Copy out the stretch from the line containing "What is the distance from" through the end of the items, and scale each distance given as an answer by multiplying it by 2.45. Round each result to the same number of decimal places as the original, with halves rounded up; leave every other line unchanged and omit the pictures.

— BEGIN Data for this task —

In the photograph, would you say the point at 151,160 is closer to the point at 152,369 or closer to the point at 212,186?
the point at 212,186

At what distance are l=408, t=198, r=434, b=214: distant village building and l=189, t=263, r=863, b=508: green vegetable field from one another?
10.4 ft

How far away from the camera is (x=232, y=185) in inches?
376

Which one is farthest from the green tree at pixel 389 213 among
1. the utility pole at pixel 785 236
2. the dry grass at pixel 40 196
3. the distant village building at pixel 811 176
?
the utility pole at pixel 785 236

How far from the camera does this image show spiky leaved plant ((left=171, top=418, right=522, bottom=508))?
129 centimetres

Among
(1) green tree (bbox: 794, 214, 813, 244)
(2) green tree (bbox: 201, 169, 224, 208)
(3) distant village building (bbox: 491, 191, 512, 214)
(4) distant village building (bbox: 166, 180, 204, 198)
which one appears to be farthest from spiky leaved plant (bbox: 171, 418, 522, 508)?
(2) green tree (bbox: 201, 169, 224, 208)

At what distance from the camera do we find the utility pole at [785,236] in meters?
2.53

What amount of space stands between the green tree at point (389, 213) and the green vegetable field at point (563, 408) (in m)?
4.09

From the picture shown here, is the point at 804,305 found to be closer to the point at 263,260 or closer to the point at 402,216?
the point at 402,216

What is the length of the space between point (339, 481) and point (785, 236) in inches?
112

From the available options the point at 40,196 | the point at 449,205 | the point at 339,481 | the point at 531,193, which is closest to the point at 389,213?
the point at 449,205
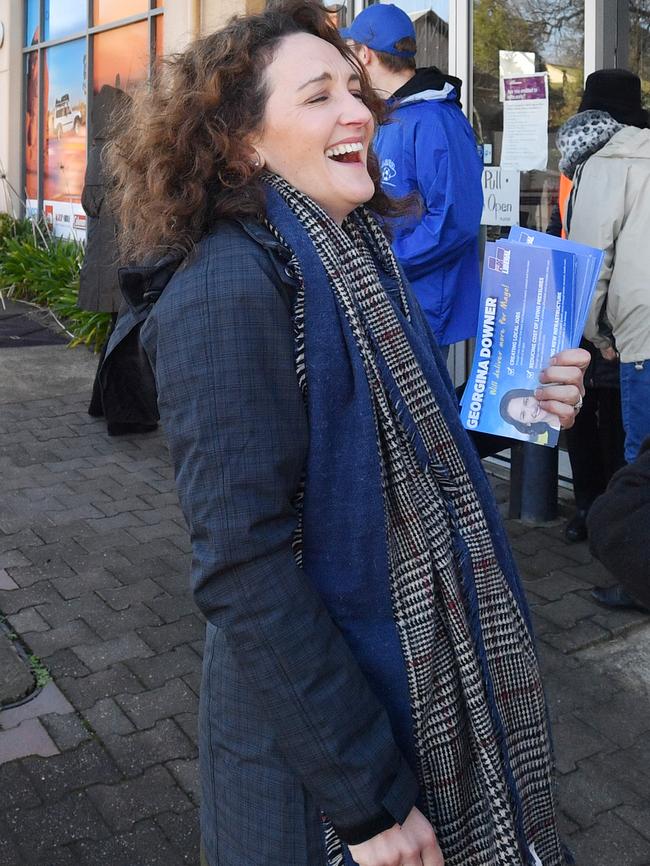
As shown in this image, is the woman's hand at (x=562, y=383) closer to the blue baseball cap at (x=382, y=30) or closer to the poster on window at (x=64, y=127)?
the blue baseball cap at (x=382, y=30)

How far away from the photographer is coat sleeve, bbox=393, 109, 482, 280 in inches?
172

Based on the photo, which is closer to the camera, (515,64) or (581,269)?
(581,269)

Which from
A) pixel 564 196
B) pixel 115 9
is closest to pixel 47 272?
pixel 115 9

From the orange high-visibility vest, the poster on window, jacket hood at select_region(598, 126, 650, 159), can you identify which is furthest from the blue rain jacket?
the poster on window

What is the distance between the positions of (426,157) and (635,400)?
53.0 inches

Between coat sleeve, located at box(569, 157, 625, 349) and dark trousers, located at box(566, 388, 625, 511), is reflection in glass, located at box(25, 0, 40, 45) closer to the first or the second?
dark trousers, located at box(566, 388, 625, 511)

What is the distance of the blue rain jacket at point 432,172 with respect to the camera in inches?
172

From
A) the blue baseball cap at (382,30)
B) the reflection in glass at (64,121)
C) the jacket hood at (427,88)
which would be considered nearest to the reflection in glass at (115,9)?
the reflection in glass at (64,121)

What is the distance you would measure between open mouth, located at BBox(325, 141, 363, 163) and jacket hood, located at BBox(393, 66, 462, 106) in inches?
106

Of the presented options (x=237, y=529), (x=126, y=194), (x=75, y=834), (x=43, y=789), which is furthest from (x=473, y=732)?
(x=43, y=789)

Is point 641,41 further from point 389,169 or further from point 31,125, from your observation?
point 31,125

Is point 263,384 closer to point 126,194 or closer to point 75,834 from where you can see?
point 126,194

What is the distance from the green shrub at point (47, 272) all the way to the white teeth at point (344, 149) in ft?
26.4

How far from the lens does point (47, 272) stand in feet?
38.0
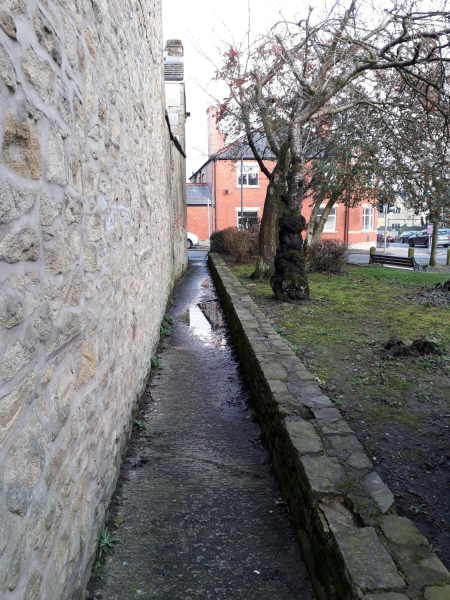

— END Data for this task —

» **Written answer**
What is the distance from the green shrub at point (47, 272) all the way to the white teeth at point (344, 149) in ft?
64.7

How far from the lens does point (47, 272) stand in feet?
93.1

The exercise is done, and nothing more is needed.